Abstract

In patients with low-risk differentiated thyroid cancer (DTC), remnant ablation with radioiodine (RA) after total thyroidectomy (TT) is controversial. No benefits have been demonstrated in terms of mortality or disease-free survival. Recent evidence found that RA did not improve mid-term outcomes. To evaluate initial response to treatment and long-term follow-up status in low-risk DTC patients after TT vs. TT + RA with 131I 1.11 GBq (30 mCi). Prospective multicenter non-randomized study; 174 low-risk DTC that underwent TT were recruited an divided in two groups according to RA (87 ablated and 87 non-ablated). Response to treatment was evaluated at 6-18 months after thyroidectomy and at the end of follow-up with measurements of thyroglobulin, and anti-thyroglobulin antibodies levels, and neck ultrasonography. Baseline characteristics of both groups were similar. Ablated patients: median age 45.5 years, 84% females, 95.4% papillary thyroid carcinoma (PTC), mean tumor size 16 mm; non-ablated: median age 45 years, 88.5% females, 96.6% PTC, mean tumor size 14 mm.
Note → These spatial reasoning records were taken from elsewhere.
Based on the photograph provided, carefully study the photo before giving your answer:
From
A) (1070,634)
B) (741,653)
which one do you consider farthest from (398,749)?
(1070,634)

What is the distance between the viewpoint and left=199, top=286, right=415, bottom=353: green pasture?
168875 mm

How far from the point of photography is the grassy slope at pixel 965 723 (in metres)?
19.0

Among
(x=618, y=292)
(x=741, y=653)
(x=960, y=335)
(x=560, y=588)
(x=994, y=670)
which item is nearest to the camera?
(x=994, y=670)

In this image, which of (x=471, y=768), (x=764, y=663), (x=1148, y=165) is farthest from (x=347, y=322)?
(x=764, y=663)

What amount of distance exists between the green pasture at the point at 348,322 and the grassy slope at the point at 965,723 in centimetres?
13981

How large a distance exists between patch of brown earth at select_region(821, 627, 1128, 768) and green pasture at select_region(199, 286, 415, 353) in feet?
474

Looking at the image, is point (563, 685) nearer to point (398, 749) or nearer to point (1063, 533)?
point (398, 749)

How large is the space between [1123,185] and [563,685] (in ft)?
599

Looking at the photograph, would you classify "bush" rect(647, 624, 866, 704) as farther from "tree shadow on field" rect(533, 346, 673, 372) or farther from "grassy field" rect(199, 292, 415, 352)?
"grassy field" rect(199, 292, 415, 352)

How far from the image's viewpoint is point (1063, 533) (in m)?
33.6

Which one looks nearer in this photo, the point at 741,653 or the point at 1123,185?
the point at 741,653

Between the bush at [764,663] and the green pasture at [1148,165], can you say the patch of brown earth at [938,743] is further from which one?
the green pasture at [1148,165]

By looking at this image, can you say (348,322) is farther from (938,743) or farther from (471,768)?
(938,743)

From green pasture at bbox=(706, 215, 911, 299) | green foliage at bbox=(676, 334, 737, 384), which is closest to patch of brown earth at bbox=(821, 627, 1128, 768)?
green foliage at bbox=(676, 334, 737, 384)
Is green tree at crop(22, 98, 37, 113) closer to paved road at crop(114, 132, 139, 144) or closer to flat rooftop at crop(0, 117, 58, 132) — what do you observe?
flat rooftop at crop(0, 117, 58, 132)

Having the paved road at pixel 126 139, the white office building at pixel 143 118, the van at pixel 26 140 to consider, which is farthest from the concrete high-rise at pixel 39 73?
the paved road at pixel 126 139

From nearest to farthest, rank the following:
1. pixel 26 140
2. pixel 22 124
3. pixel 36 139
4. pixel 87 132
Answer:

Response to initial treatment was similar between both groups, with < 2% of structural incomplete response. Final status was evaluated in 139 cases (median follow-up of 60 months). Among ablated patients, 82.8% had no evidence of disease (NED), 12% had an indeterminate response (IR) and 5% a biochemical incomplete response (BIR). Non-ablated patients had NED in 90%, IR in 8.7% and BIR in 1.2%. No statistical difference was found between groups (p = 0.29). No patient had evidence of structural disease at the end of follow-up. Our findings support the recommendation against routine RA in low-risk DTC patients.